**Problem to work on**
The exercise calls for a faithful copy of all the data.

-------------------------

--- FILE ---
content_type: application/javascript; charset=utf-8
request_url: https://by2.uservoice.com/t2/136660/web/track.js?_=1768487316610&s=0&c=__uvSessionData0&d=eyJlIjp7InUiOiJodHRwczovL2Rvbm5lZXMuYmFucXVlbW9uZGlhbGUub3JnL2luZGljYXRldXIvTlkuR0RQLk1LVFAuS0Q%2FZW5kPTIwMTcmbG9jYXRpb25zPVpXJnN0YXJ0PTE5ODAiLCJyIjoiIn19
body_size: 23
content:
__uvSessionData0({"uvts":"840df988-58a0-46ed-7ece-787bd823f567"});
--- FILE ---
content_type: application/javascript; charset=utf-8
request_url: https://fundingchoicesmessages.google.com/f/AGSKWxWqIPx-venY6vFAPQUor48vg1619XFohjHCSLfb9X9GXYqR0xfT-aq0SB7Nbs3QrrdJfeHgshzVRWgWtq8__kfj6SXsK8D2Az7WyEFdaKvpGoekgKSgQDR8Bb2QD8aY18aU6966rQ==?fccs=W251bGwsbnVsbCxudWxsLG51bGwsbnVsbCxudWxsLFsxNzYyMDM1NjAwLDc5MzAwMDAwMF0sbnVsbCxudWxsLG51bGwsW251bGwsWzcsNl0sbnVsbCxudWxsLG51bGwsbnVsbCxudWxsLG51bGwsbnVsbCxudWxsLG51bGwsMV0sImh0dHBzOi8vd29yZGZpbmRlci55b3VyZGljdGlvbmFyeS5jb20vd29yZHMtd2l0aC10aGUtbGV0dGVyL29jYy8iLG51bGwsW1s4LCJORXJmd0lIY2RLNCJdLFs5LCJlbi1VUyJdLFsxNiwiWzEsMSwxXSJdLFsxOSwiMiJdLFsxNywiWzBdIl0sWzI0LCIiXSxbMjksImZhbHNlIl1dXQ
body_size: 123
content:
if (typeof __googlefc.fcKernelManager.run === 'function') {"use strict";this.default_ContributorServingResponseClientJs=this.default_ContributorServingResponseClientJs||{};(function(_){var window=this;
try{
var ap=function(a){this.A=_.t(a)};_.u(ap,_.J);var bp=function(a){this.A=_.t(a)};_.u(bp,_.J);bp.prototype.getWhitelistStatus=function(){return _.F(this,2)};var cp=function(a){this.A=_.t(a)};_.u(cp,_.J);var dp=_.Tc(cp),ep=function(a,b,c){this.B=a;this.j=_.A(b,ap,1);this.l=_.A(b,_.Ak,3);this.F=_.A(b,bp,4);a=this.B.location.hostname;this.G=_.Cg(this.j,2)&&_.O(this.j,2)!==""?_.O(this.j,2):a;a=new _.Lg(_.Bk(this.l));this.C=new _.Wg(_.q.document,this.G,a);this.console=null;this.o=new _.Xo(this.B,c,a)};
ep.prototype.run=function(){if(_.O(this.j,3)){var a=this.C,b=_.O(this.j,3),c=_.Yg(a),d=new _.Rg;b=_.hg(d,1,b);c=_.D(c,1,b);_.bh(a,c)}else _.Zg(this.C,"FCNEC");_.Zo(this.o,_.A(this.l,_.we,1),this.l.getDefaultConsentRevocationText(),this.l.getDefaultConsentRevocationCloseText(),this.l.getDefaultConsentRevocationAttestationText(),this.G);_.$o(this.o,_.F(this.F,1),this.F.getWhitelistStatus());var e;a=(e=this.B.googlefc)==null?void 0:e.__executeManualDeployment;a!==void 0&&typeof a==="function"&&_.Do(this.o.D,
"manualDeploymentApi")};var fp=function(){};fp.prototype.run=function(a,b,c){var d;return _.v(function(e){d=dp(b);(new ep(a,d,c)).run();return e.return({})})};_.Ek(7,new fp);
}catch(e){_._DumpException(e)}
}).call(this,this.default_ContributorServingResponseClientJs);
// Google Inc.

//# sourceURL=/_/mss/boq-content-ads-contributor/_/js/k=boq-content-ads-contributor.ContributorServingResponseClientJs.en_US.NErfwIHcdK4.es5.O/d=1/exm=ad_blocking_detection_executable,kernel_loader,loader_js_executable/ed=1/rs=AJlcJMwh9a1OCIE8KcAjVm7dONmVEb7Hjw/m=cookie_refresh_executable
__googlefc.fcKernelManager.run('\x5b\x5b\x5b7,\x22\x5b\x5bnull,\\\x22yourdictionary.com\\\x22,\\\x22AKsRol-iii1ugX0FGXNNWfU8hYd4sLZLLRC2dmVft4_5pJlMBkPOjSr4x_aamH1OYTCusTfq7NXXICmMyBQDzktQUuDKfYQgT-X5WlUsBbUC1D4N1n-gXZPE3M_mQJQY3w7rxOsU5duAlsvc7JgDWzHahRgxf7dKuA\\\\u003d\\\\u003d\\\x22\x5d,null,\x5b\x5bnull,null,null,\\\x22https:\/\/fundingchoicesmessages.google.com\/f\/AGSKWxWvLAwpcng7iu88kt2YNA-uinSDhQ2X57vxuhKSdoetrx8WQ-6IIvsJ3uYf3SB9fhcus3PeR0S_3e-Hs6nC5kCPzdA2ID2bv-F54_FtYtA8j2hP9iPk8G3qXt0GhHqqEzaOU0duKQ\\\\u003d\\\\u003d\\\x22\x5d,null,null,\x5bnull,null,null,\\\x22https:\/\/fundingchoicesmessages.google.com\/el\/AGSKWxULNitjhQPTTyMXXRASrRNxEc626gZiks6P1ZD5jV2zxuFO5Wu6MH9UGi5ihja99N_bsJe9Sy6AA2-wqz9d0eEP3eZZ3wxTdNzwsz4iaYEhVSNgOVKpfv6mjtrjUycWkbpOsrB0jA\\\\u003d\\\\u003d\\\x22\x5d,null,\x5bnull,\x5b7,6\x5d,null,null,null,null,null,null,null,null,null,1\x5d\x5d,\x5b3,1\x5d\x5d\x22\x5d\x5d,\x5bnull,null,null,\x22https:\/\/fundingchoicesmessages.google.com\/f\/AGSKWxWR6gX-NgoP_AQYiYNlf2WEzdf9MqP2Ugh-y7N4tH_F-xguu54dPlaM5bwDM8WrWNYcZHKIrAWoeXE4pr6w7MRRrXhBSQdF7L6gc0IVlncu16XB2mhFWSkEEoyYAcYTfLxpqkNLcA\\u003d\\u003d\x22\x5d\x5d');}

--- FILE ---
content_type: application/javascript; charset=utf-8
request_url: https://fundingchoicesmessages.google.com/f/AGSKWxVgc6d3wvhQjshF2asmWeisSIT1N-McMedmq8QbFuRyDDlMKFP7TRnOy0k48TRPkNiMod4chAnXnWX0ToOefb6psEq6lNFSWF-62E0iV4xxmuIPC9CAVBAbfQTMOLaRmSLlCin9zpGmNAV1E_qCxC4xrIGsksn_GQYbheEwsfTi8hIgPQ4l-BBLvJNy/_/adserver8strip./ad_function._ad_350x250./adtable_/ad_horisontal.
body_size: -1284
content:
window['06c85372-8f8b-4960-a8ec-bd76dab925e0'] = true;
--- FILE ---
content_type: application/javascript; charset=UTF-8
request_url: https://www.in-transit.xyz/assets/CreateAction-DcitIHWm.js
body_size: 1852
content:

-------------------------

**Solution**
--- FILE ---
content_type: application/javascript; charset=utf-8
request_url: https://by2.uservoice.com/t2/136660/web/track.js?_=1768487316610&s=0&c=__uvSessionData0&d=eyJlIjp7InUiOiJodHRwczovL2Rvbm5lZXMuYmFucXVlbW9uZGlhbGUub3JnL2luZGljYXRldXIvTlkuR0RQLk1LVFAuS0Q%2FZW5kPTIwMTcmbG9jYXRpb25zPVpXJnN0YXJ0PTE5ODAiLCJyIjoiIn19
body_size: 23
content:
__uvSessionData0({"uvts":"840df988-58a0-46ed-7ece-787bd823f567"});
--- FILE ---
content_type: application/javascript; charset=utf-8
request_url: https://fundingchoicesmessages.google.com/f/AGSKWxWqIPx-venY6vFAPQUor48vg1619XFohjHCSLfb9X9GXYqR0xfT-aq0SB7Nbs3QrrdJfeHgshzVRWgWtq8__kfj6SXsK8D2Az7WyEFdaKvpGoekgKSgQDR8Bb2QD8aY18aU6966rQ==?fccs=W251bGwsbnVsbCxudWxsLG51bGwsbnVsbCxudWxsLFsxNzYyMDM1NjAwLDc5MzAwMDAwMF0sbnVsbCxudWxsLG51bGwsW251bGwsWzcsNl0sbnVsbCxudWxsLG51bGwsbnVsbCxudWxsLG51bGwsbnVsbCxudWxsLG51bGwsMV0sImh0dHBzOi8vd29yZGZpbmRlci55b3VyZGljdGlvbmFyeS5jb20vd29yZHMtd2l0aC10aGUtbGV0dGVyL29jYy8iLG51bGwsW1s4LCJORXJmd0lIY2RLNCJdLFs5LCJlbi1VUyJdLFsxNiwiWzEsMSwxXSJdLFsxOSwiMiJdLFsxNywiWzBdIl0sWzI0LCIiXSxbMjksImZhbHNlIl1dXQ
body_size: 123
content:
if (typeof __googlefc.fcKernelManager.run === 'function') {"use strict";this.default_ContributorServingResponseClientJs=this.default_ContributorServingResponseClientJs||{};(function(_){var window=this;
try{
var ap=function(a){this.A=_.t(a)};_.u(ap,_.J);var bp=function(a){this.A=_.t(a)};_.u(bp,_.J);bp.prototype.getWhitelistStatus=function(){return _.F(this,2)};var cp=function(a){this.A=_.t(a)};_.u(cp,_.J);var dp=_.Tc(cp),ep=function(a,b,c){this.B=a;this.j=_.A(b,ap,1);this.l=_.A(b,_.Ak,3);this.F=_.A(b,bp,4);a=this.B.location.hostname;this.G=_.Cg(this.j,2)&&_.O(this.j,2)!==""?_.O(this.j,2):a;a=new _.Lg(_.Bk(this.l));this.C=new _.Wg(_.q.document,this.G,a);this.console=null;this.o=new _.Xo(this.B,c,a)};
ep.prototype.run=function(){if(_.O(this.j,3)){var a=this.C,b=_.O(this.j,3),c=_.Yg(a),d=new _.Rg;b=_.hg(d,1,b);c=_.D(c,1,b);_.bh(a,c)}else _.Zg(this.C,"FCNEC");_.Zo(this.o,_.A(this.l,_.we,1),this.l.getDefaultConsentRevocationText(),this.l.getDefaultConsentRevocationCloseText(),this.l.getDefaultConsentRevocationAttestationText(),this.G);_.$o(this.o,_.F(this.F,1),this.F.getWhitelistStatus());var e;a=(e=this.B.googlefc)==null?void 0:e.__executeManualDeployment;a!==void 0&&typeof a==="function"&&_.Do(this.o.D,
"manualDeploymentApi")};var fp=function(){};fp.prototype.run=function(a,b,c){var d;return _.v(function(e){d=dp(b);(new ep(a,d,c)).run();return e.return({})})};_.Ek(7,new fp);
}catch(e){_._DumpException(e)}
}).call(this,this.default_ContributorServingResponseClientJs);
// Google Inc.

//# sourceURL=/_/mss/boq-content-ads-contributor/_/js/k=boq-content-ads-contributor.ContributorServingResponseClientJs.en_US.NErfwIHcdK4.es5.O/d=1/exm=ad_blocking_detection_executable,kernel_loader,loader_js_executable/ed=1/rs=AJlcJMwh9a1OCIE8KcAjVm7dONmVEb7Hjw/m=cookie_refresh_executable
__googlefc.fcKernelManager.run('\x5b\x5b\x5b7,\x22\x5b\x5bnull,\\\x22yourdictionary.com\\\x22,\\\x22AKsRol-iii1ugX0FGXNNWfU8hYd4sLZLLRC2dmVft4_5pJlMBkPOjSr4x_aamH1OYTCusTfq7NXXICmMyBQDzktQUuDKfYQgT-X5WlUsBbUC1D4N1n-gXZPE3M_mQJQY3w7rxOsU5duAlsvc7JgDWzHahRgxf7dKuA\\\\u003d\\\\u003d\\\x22\x5d,null,\x5b\x5bnull,null,null,\\\x22https:\/\/fundingchoicesmessages.google.com\/f\/AGSKWxWvLAwpcng7iu88kt2YNA-uinSDhQ2X57vxuhKSdoetrx8WQ-6IIvsJ3uYf3SB9fhcus3PeR0S_3e-Hs6nC5kCPzdA2ID2bv-F54_FtYtA8j2hP9iPk8G3qXt0GhHqqEzaOU0duKQ\\\\u003d\\\\u003d\\\x22\x5d,null,null,\x5bnull,null,null,\\\x22https:\/\/fundingchoicesmessages.google.com\/el\/AGSKWxULNitjhQPTTyMXXRASrRNxEc626gZiks6P1ZD5jV2zxuFO5Wu6MH9UGi5ihja99N_bsJe9Sy6AA2-wqz9d0eEP3eZZ3wxTdNzwsz4iaYEhVSNgOVKpfv6mjtrjUycWkbpOsrB0jA\\\\u003d\\\\u003d\\\x22\x5d,null,\x5bnull,\x5b7,6\x5d,null,null,null,null,null,null,null,null,null,1\x5d\x5d,\x5b3,1\x5d\x5d\x22\x5d\x5d,\x5bnull,null,null,\x22https:\/\/fundingchoicesmessages.google.com\/f\/AGSKWxWR6gX-NgoP_AQYiYNlf2WEzdf9MqP2Ugh-y7N4tH_F-xguu54dPlaM5bwDM8WrWNYcZHKIrAWoeXE4pr6w7MRRrXhBSQdF7L6gc0IVlncu16XB2mhFWSkEEoyYAcYTfLxpqkNLcA\\u003d\\u003d\x22\x5d\x5d');}

--- FILE ---
content_type: application/javascript; charset=utf-8
request_url: https://fundingchoicesmessages.google.com/f/AGSKWxVgc6d3wvhQjshF2asmWeisSIT1N-McMedmq8QbFuRyDDlMKFP7TRnOy0k48TRPkNiMod4chAnXnWX0ToOefb6psEq6lNFSWF-62E0iV4xxmuIPC9CAVBAbfQTMOLaRmSLlCin9zpGmNAV1E_qCxC4xrIGsksn_GQYbheEwsfTi8hIgPQ4l-BBLvJNy/_/adserver8strip./ad_function._ad_350x250./adtable_/ad_horisontal.
body_size: -1284
content:
window['06c85372-8f8b-4960-a8ec-bd76dab925e0'] = true;
--- FILE ---
content_type: application/javascript; charset=UTF-8
request_url: https://www.in-transit.xyz/assets/CreateAction-DcitIHWm.js
body_size: 1852
content:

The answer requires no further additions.